**CONSIGNE:**
Reproduisez intégralement, sans la moindre modification, le texte ci-dessous consacré à la formation des jeunes aux métiers de la transition énergétique.

**TEXTE:**
++++++++++
Former les jeunes aux métiers de la transition énergétique : une urgence nationale

Un enjeu stratégique pour notre souveraineté énergétique

Face à l’urgence climatique et au besoin croissant d’indépendance énergétique, la France s’est engagée dans une ambitieuse transition énergétique. Mais derrière les chiffres et les déclarations d’intention se cache une réalité préoccupante : sans main-d’œuvre qualifiée, la transition restera un vœu pieux.

Installer des panneaux solaires, isoler les bâtiments, développer des réseaux de chaleur ou encore moderniser nos infrastructures électriques, tout cela nécessite des compétences techniques précises. Or, nous faisons face à une pénurie majeure : selon une étude de France Stratégie en 2022, plus de 300 000 emplois liés à la transition énergétique devront être pourvus d’ici 2030. Aujourd’hui, les filières peinent déjà à recruter. Le besoin est immédiat, massif et durable.

Former les jeunes à ces métiers, c’est répondre à trois urgences en une : environnementale, économique et sociale. Il est temps de passer à l’action – concrètement et stratégiquement.

Des métiers en tension, pourtant porteurs de sens

La transition énergétique ne se résume pas à des technologies vertes. Elle repose sur des talents humains, dans des filières parfois trop méconnues ou sous-valorisées auprès des jeunes.
++++++++++
**DONNÉES BRUTES:**
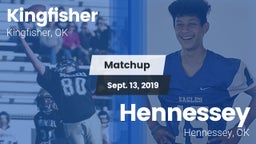 Matchup: Kingfisher High vs. Hennessey  2019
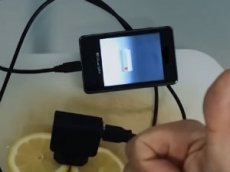 Народное средство для зарядки телефона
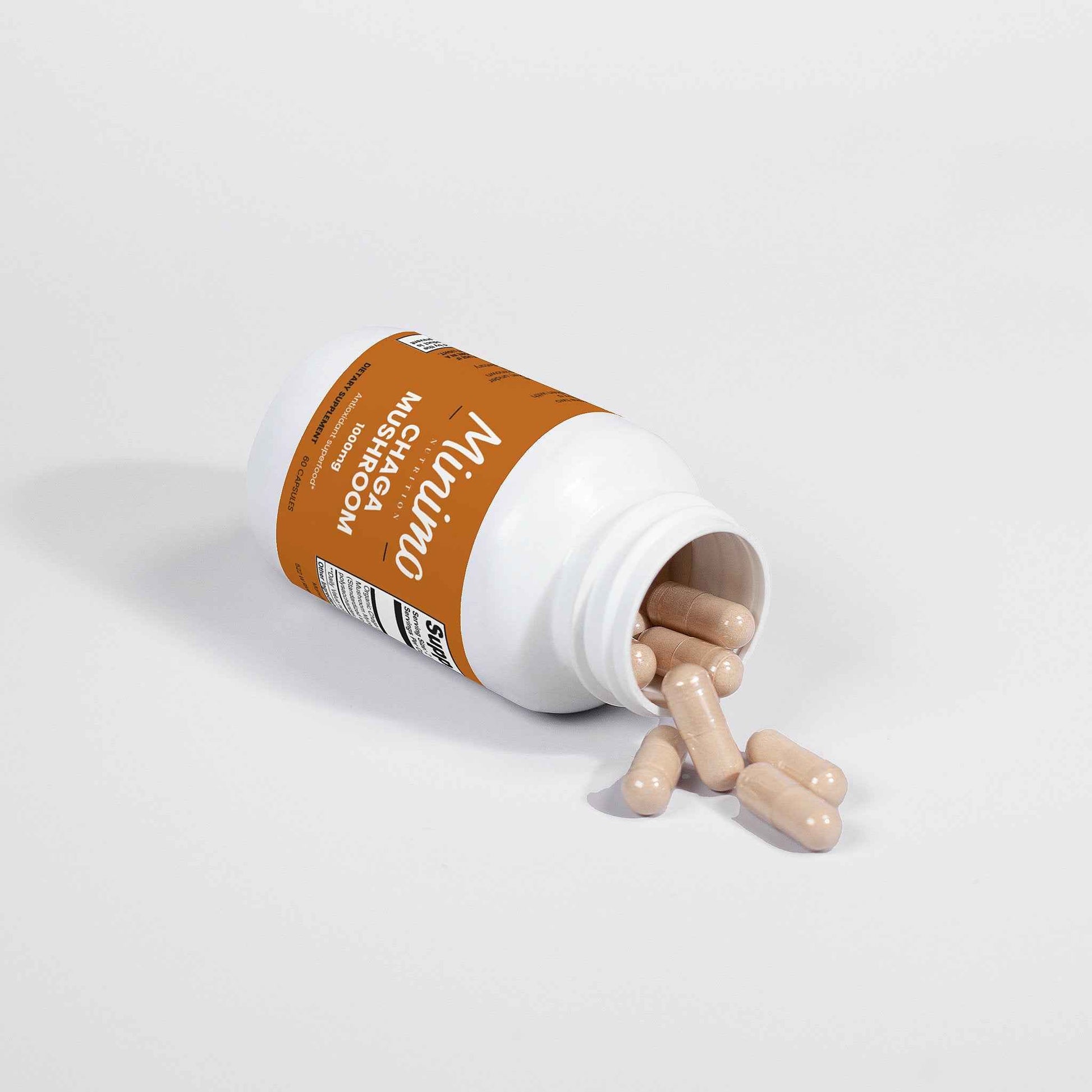 Organic Chaga Mushroom, 60 ct.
++++++++++
**RÉPONSE RÉDIGÉE:**
Former les jeunes aux métiers de la transition énergétique : une urgence nationale

Un enjeu stratégique pour notre souveraineté énergétique

Face à l’urgence climatique et au besoin croissant d’indépendance énergétique, la France s’est engagée dans une ambitieuse transition énergétique. Mais derrière les chiffres et les déclarations d’intention se cache une réalité préoccupante : sans main-d’œuvre qualifiée, la transition restera un vœu pieux.

Installer des panneaux solaires, isoler les bâtiments, développer des réseaux de chaleur ou encore moderniser nos infrastructures électriques, tout cela nécessite des compétences techniques précises. Or, nous faisons face à une pénurie majeure : selon une étude de France Stratégie en 2022, plus de 300 000 emplois liés à la transition énergétique devront être pourvus d’ici 2030. Aujourd’hui, les filières peinent déjà à recruter. Le besoin est immédiat, massif et durable.

Former les jeunes à ces métiers, c’est répondre à trois urgences en une : environnementale, économique et sociale. Il est temps de passer à l’action – concrètement et stratégiquement.

Des métiers en tension, pourtant porteurs de sens

La transition énergétique ne se résume pas à des technologies vertes. Elle repose sur des talents humains, dans des filières parfois trop méconnues ou sous-valorisées auprès des jeunes.